What I become wary of is how your personality can change in the process. Some people keep level heads, but not all people do. The attention you start getting is sickening to me (for my own personal reasons), but some people find it flattering and can start basing their self-esteem on their looks. There's just so much that can go awry on the personality/mental front just from losing a few pounds. Self-absorption, unhealthy hyperfocus on aesthetics, hyperfocus on new found attention... right on down to eating disorders. It always starts with losing the first few pounds.


----------



## Eerie (Feb 9, 2011)

Wrinkles, when you lose close to 100 lbs and suddenly you have the face of someone who is at least ten years older than you are. Don't know if that happens to everyone, but it happened to me. Another downside - saggy skin everywhere else. Also suddenly being afraid of food, and a perfectionist. Feeling like you failed not only your self, but other people if you gain ten lbs.


----------



## Curiously (Nov 7, 2011)

When I was much thinner, more of my bones protruded and it got increasingly uncomfortable sitting or lying down on hard surfaces. I'd sit on a chair and wouldn't have enough padding on my bum. Or if I'd accidentally bump into something, it'd hurt like a real motherfucker.

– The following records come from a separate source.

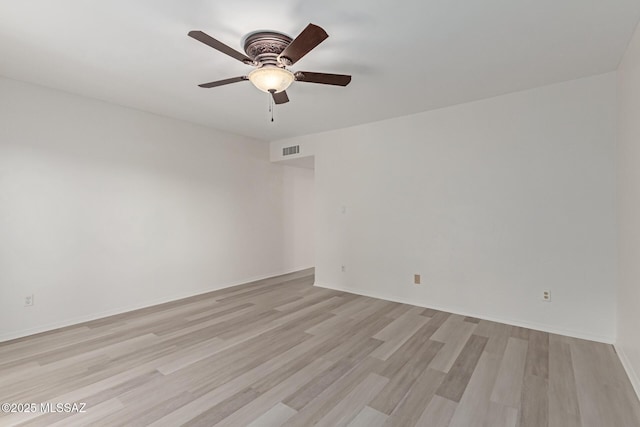 spare room with ceiling fan and light hardwood / wood-style flooring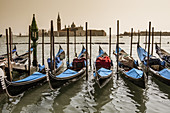 Venetian Gondolas and San Giorgio Maggiore island. San Marco district, Venice, Veneto region, Italy, Europe.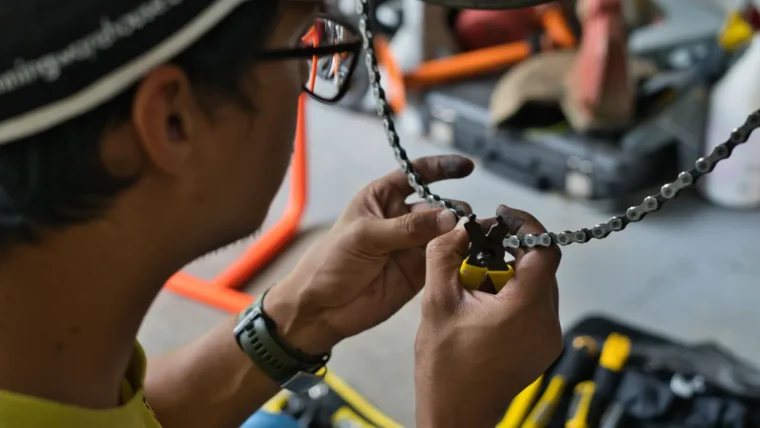 Cyclist using a chain tool to carry out basic bike maintenance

I wonder why I'm not as involved as I used to be about staying skinny. Maybe it's with age that I'm appreciating some of my lovely lady lumps.


----------



## Empress Appleia Cattius XII (Dec 22, 2010)

My... my boobs got smaller... :crying:


----------



## Dan E (Jun 15, 2012)

The kind of morons you begin to attract.


----------



## William I am (May 20, 2011)

Your trip to a body of water has an added stop to buy trunks that won't fall off your body.


----------